Um jovem fotógrafo de São Paulo denunciou, em seu perfil no Facebook, um incidente de racismo envolvendo um motorista de Uber, na manhã deste domingo. Vinícius Ferreira afirma ter solicitado o serviço para ir a uma travessa próxima à Rua Consolação. Após a chegada do motorista acionado, reparou no comportamento estranho dele.
por Pedro Willmersdorf no Extra
“Chegando, sem parar o carro, reconheci o rosto e cumprimentei “opa, Daniel?”. Ele fazia uma cara estranha e parou o carro a uns 7 metros mais a frente. Ok, entrei no carro e ele tava com um semblante de estranheza. Eu estendi minha mão pra cumprimenta-lo “tudo bem?”. Daniel não me respondeu e perguntou onde eu ia. Falei o nome da rua, dizendo que era ali na Consolação”, relembra Vinícius em seu post no Facebook.
Em seguida, o fotógrafo afirma que o motorista avançou mais 50m, abordando uma viatura da Polícia Militar. “Eu sou motorista de Uber e achei esse passageiro suspeito”, teria dito o condutor a dois policiais, segundo Vinícius.
“Eu não sabia como reagir, perguntando se era sério em meio a uns palavrões. Um dos PM ordenou que eu descesse do carro e começou aquela revista escrota e as perguntas, do tipo, onde eu comprei meu celular. Depois de ver se eu tinha passagem, o motorista foi embora e eu fiquei la com cara de bosta, tentando entender o que tinha acabado de acontecer, até que, enquanto checavam o número MEI do meu celular, apareceu um cara relatando uma atitude realmente suspeita, um cara tava armado próximo dali. O PM devolveu meu celular e disse pra eu descer a pé que chegava onde queria”, finaliza Vinícius, relatando que sua abordagem só foi encerrada porque os policiais foram acionados por outro chamado próximo dali.
Ao EXTRA, Vinícius relata o que se passou em sua cabeça durante aqueles poucos e perturbadores minutos da manhã de domingo.

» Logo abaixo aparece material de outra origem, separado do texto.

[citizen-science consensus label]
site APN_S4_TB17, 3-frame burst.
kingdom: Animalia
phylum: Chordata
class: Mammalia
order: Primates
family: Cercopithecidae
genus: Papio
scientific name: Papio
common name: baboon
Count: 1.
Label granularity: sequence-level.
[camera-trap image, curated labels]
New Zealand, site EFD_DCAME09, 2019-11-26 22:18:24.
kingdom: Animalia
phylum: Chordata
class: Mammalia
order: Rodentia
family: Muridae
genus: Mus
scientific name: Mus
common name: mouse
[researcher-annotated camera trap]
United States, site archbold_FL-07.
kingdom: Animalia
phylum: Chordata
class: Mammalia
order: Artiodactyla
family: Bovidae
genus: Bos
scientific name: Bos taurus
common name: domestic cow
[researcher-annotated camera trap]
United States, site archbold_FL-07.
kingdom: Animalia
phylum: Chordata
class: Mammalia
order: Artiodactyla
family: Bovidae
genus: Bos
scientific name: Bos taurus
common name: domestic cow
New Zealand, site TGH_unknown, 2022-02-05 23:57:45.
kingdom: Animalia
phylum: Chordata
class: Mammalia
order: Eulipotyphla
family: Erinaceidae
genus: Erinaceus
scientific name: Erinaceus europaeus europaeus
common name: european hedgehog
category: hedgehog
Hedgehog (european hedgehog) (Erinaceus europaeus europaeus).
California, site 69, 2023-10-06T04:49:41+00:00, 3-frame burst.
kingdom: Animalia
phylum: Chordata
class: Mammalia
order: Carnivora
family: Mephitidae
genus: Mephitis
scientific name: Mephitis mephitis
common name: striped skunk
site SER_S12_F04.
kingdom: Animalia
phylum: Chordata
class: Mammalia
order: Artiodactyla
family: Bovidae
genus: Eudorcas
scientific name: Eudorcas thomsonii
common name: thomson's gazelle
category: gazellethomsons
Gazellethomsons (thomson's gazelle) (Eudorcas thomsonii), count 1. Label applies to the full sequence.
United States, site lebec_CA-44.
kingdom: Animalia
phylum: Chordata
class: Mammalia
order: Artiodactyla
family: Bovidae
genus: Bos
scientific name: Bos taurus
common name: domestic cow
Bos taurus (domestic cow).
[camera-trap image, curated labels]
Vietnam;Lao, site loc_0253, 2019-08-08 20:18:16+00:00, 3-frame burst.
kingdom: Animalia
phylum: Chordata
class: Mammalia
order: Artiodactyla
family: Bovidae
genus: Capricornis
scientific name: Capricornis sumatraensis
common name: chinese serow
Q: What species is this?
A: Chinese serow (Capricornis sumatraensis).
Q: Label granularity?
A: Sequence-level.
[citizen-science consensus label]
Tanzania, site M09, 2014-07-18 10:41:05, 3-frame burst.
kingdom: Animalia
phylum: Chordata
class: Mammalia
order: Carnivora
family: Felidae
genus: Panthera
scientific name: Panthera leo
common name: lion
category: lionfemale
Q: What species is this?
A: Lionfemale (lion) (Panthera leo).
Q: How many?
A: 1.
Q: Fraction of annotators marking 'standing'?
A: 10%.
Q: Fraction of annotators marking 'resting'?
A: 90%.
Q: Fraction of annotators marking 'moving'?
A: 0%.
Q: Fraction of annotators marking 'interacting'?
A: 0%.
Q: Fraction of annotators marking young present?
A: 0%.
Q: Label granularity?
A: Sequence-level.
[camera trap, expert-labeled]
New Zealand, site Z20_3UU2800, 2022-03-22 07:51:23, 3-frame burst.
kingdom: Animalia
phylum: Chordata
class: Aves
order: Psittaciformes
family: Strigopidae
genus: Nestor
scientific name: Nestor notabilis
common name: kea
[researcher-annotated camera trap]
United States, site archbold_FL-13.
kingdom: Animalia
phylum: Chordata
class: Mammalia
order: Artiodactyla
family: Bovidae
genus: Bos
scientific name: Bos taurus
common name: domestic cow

— Eu fiquei me perguntando o tempo todo o que levou o motorista e os PMs a pensarem que eu era suspeito — especula o fotógrafo, revelando que o motorista também era negro, como ele — É aquela história do capitão do mato preto, né? — ironiza.
Relembrando o ocorrido, o rapaz afirma que precisou se controlar muito, sentindo um misto de “angústia muito grande, raiva, decepção”.
— Me sentia sozinho, fora da minha cidade e ninguém que eu conhecia em volta, sabe? A cidade acontecendo e eu ali, como se tivesse sido flagrado fazendo algo ilícito — desabafa Vinícius, que é natural de Sorocaba, interior paulista — Eu tô sentindo muita coisa ainda. Não tenho nenhum trauma, mas transtornos psicológicos são tão comuns, que poderia ser alguém cuja cabeça desencadearia uma parada muito grande e danosa à saúde — pondera o fotógrafo.
Acionada por Vinícius via Facebook, a Uber informou ao rapaz que irá investigar o caso e averiguar o incidente. Já o fotógrafo afirma que todo este ambiente de agressão o leva a refletir sobre o contexto de preconceito racial que ainda existe a olhos nus no país.
— O apoio é muito importante pra gente ver que não tá sozinho. Tem muita gente cansada com esse tipo de atitude. A luta é conjunta e isso que eu tô fazendo, de falar abertamente, entre as medidas legais, passa a ser responsabilidade minha, sabe? Isso é maior que eu, eu tô pensando nos outros negros que passam por isso, ou são até mortos por serem “confundidos” ou vistos como suspeitos. Isso tem que parar o quanto antes. Não quero botar um filho preto num mundo injusto assim.
A empresa Uber foi procurada, mas não se pronunciou até a publicação desta reportagem.